Hillman et al.[1] agree that high-resolution single nucleotide polymorphism (SNP) microarray analysis has greater sensitivity for detection of pathogenic findings in a high-risk obstetric population; however, they express concern about the more frequent detection of variants of uncertain significance (VOUS) inherent in this approach. Specifically they question whether the major advantage of high-resolution microarrays, the greater sensitivity for pathogenic findings, is outweighed by VOUS detection and the associated increase in costs and more difficult counselling scenarios.

We agree that detection of VOUS presents challenges for laboratory professionals, medical specialists, genetic counsellors and parents.
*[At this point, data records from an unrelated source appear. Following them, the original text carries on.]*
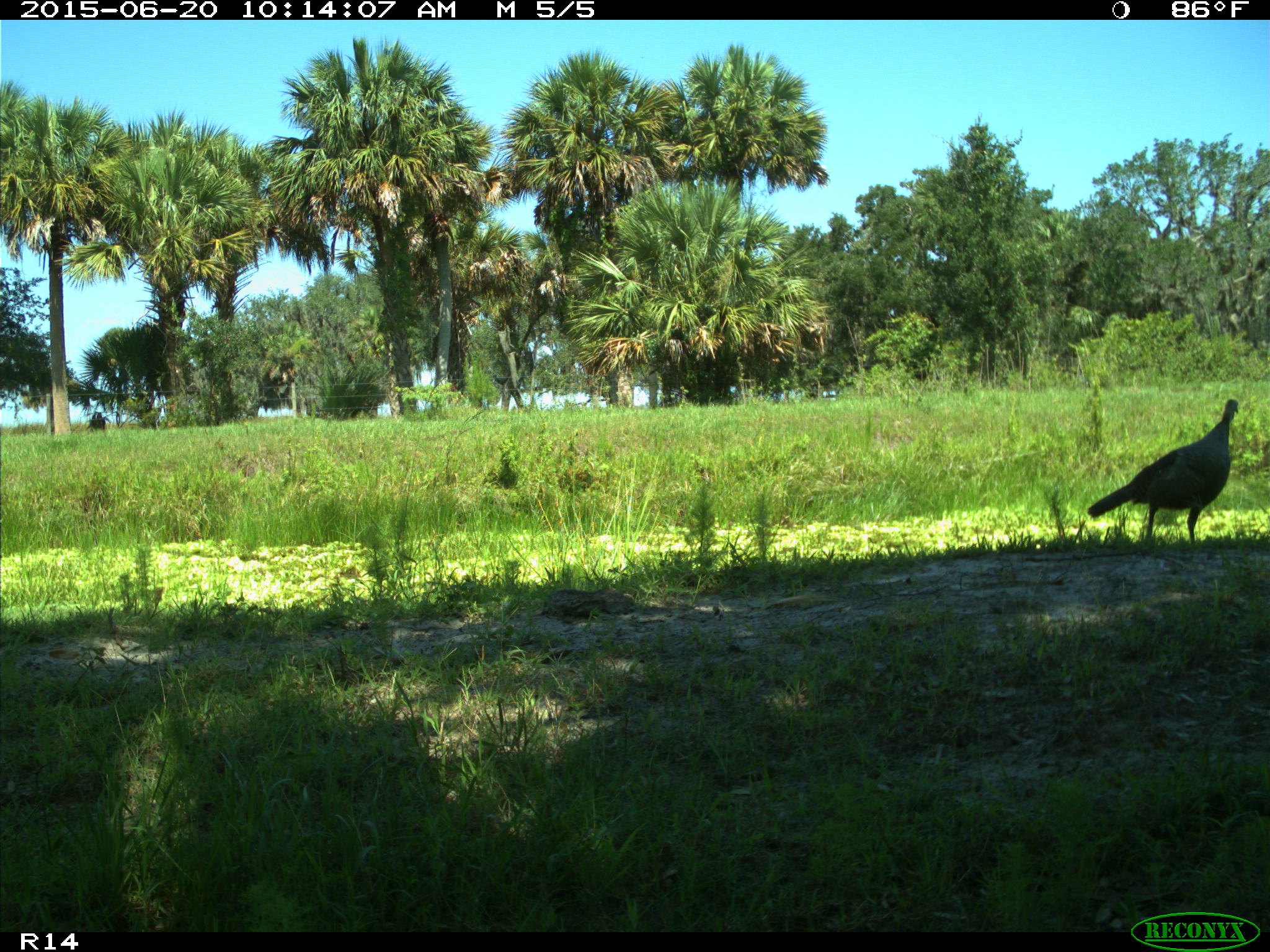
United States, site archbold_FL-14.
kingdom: Animalia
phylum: Chordata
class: Aves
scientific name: Aves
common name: birds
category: unidentified bird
However, we believe that these challenges can be met by a coordinated and combined clinical–laboratory approach, with expertise gained through the use of high-resolution microarrays in the postnatal setting and by the ‘critical assessment of the evidence base current at the time of reporting’.[2]

There are three additional advantages of using high-resolution SNP microarrays in a high-risk obstetric population, beyond the greater sensitivity for pathogenic findings. First, it removes the risk of discrepant results between prenatal and postnatal samples. Second, copy number variations (CNV) (>200 kilobases) from high-resolution SNP microarrays are unambiguous because of dense probe coverage, negating the need for second-step analyses. Third, there is a substantially reduced need to update probe designs as new pathogenic regions or genes are described.

We also believe that patient autonomy is critical and that it should extend, in the context of informed consent, to women having the option of high-resolution microarray testing for prenatal diagnosis for all indications for fetal karyotyping. We have previously addressed the concern that the reporting of VOUS could theoretically result in the termination of a pregnancy for a result that turns out to be benign.[3] This concern can be addressed ethically by viewing the primary role of prenatal diagnosis as giving women the opportunity for informed choice, rather than helping women to have healthy babies.

Finally, some caution is required when comparing detection rates of VOUS between studies because of differing laboratory policies for reporting VOUS and differing views regarding the reclassification of results based on inheritance status.